Ce texte est publié en partenariat avec « Sesame », revue semestrielle éditée par la Mission Agrobiosciences-INRA, qui s’intéresse aux questions alimentaires, agricoles et environnementales. Pour cet entretien dont nous publions un extrait, la rédaction de Sesame a convié les philosophes Catherine Larrère et Florence Burgat à débattre de notre alimentation carnée, à l’occasion de la parution en 2017 de l’ouvrage de Florence Burgat, « L’Humanité carnivore ».


Revue Sesame : Florence Burgat, pourquoi avoir écrit ce livre et pourquoi ce titre, L’Humanité carnivore, alors que l’on dit de l’homme qu’il est omnivore ?

Florence Burgat : Ce livre s’inscrit dans le prolongement de recherches que je mène depuis une vingtaine d’années. J’ai essayé d’écrire un ouvrage de fond qui pose une question qui, à mon avis, n’est pas véritablement posée : pourquoi l’humanité est-elle carnivore ? Nombre de disciplines comme la nutrition, l’histoire et la sociologie de l’alimentation ont répondu à cette question et apportent des éclairages mais, malgré cela, il m’a semblé qu’il restait un noyau qui n’était pas interrogé et qui le mérite pourtant.

_TRAVAIL À FAIRE_
1. Extrayez du texte sur l’alimentation carnée le passage qui s’ouvre sur les mots contenant « Ce texte est » et se clôt sur « qu’il est omnivore ? ».
2. D’après le texte sur l’alimentation carnée, depuis combien de temps Florence Burgat mène-t-elle les recherches que son livre prolonge ?

_DONNÉES SOURCES_
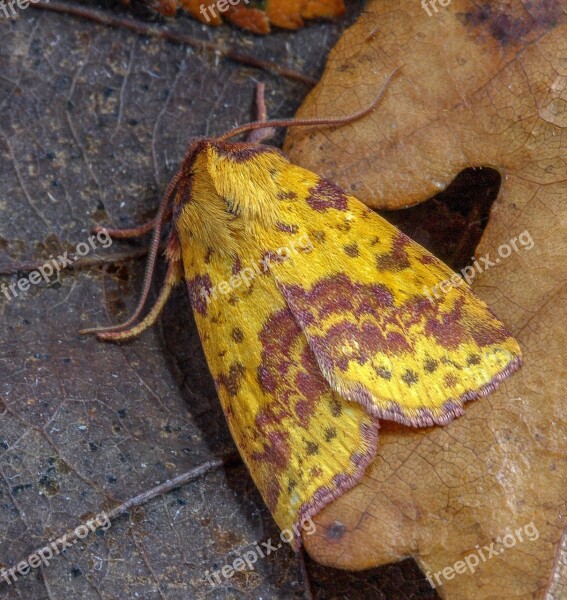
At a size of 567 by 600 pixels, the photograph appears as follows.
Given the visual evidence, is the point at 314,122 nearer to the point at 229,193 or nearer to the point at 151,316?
the point at 229,193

_RÉPONSES ATTENDUES_
1.
Ce texte est publié en partenariat avec « Sesame », revue semestrielle éditée par la Mission Agrobiosciences-INRA, qui s’intéresse aux questions alimentaires, agricoles et environnementales. Pour cet entretien dont nous publions un extrait, la rédaction de Sesame a convié les philosophes Catherine Larrère et Florence Burgat à débattre de notre alimentation carnée, à l’occasion de la parution en 2017 de l’ouvrage de Florence Burgat, « L’Humanité carnivore ».


Revue Sesame : Florence Burgat, pourquoi avoir écrit ce livre et pourquoi ce titre, L’Humanité carnivore, alors que l’on dit de l’homme qu’il est omnivore ?

2. Depuis une vingtaine d’années.